State Key Laboratory of Microbial Metabolism, and School of Life Sciences and Biotechnology, Shanghai Jiao Tong University, Shanghai 200240, China.
Brief Bioinform. 2021 Nov 5;22(6). doi: 10.1093/bib/bbab310.
Neuropeptides acting as signaling molecules in the nervous system of various animals play crucial roles in a wide range of physiological functions and hormone regulation behaviors. Neuropeptides offer many opportunities for the discovery of new drugs and targets for the treatment of neurological diseases. In recent years, there have been several data-driven computational predictors of various types of bioactive peptides, but the relevant work about neuropeptides is little at present. In this work, we developed an interpretable stacking model, named NeuroPpred-Fuse, for the prediction of neuropeptides through fusing a variety of sequence-derived features and feature selection methods. Specifically, we used six types of sequence-derived features to encode the peptide sequences and then combined them. In the first layer, we ensembled three base classifiers and four feature selection algorithms, which select non-redundant important features complementarily. In the second layer, the output of the first layer was merged and fed into logistic regression (LR) classifier to train the model. Moreover, we analyzed the selected features and explained the feasibility of the selected features. Experimental results show that our model achieved 90.6% accuracy and 95.8% AUC on the independent test set, outperforming the state-of-the-art models. In addition, we exhibited the distribution of selected features by these tree models and compared the results on the training set to that on the test set. These results fully showed that our model has a certain generalization ability. Therefore, we expect that our model would provide important advances in the discovery of neuropeptides as new drugs for the treatment of neurological diseases.

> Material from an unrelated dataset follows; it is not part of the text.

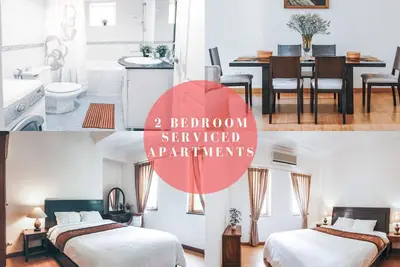 Image de Emplacement de l'hôtel 2 Bedroom Serviced Apartment Hanoi City Center Central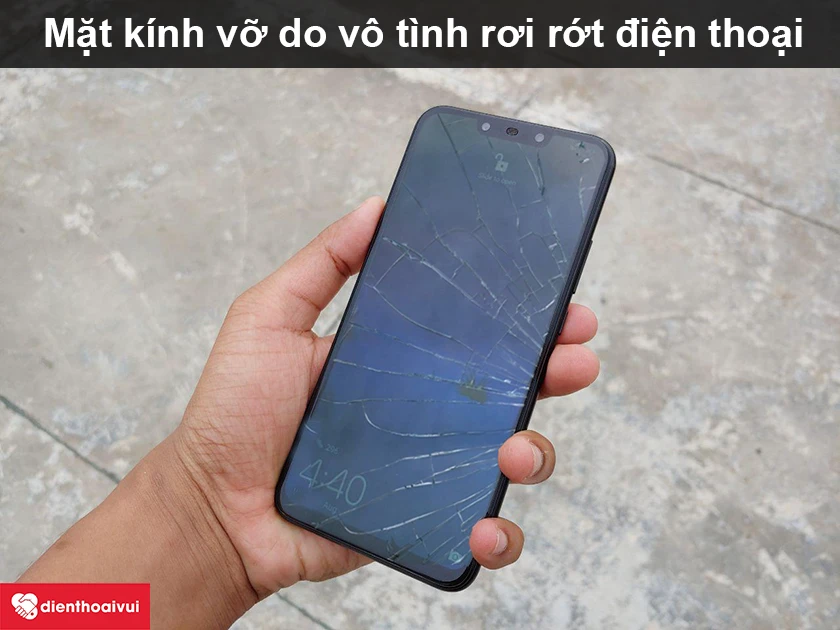 C&oacute; cần thiết thay k&iacute;nh Huawei Nova 3 ngay lập tức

神经肽作为各种动物神经系统中的信号分子,在广泛的生理功能和激素调节行为中发挥着关键作用。神经肽为发现治疗神经疾病的新药和新靶点提供了许多机会。近年来,已经有几种针对各种类型生物活性肽的基于数据的计算预测器,但目前关于神经肽的相关工作很少。在这项工作中,我们开发了一种可解释的堆叠模型,名为 NeuroPpred-Fuse,通过融合多种序列衍生特征和特征选择方法来预测神经肽。具体来说,我们使用了六种类型的序列衍生特征来对肽序列进行编码,然后将它们结合起来。在第一层,我们集成了三个基础分类器和四个特征选择算法,它们互补地选择非冗余的重要特征。在第二层,第一层的输出被合并并输入逻辑回归 (LR) 分类器进行模型训练。此外,我们还分析了选择的特征,并解释了选择特征的可行性。实验结果表明,我们的模型在独立测试集上的准确率达到了 90.6%,AUC 达到了 95.8%,优于最先进的模型。此外,我们通过这些树模型展示了所选特征的分布,并比较了训练集和测试集上的结果。这些结果充分表明,我们的模型具有一定的泛化能力。因此,我们期望我们的模型在发现治疗神经疾病的神经肽新药方面取得重要进展。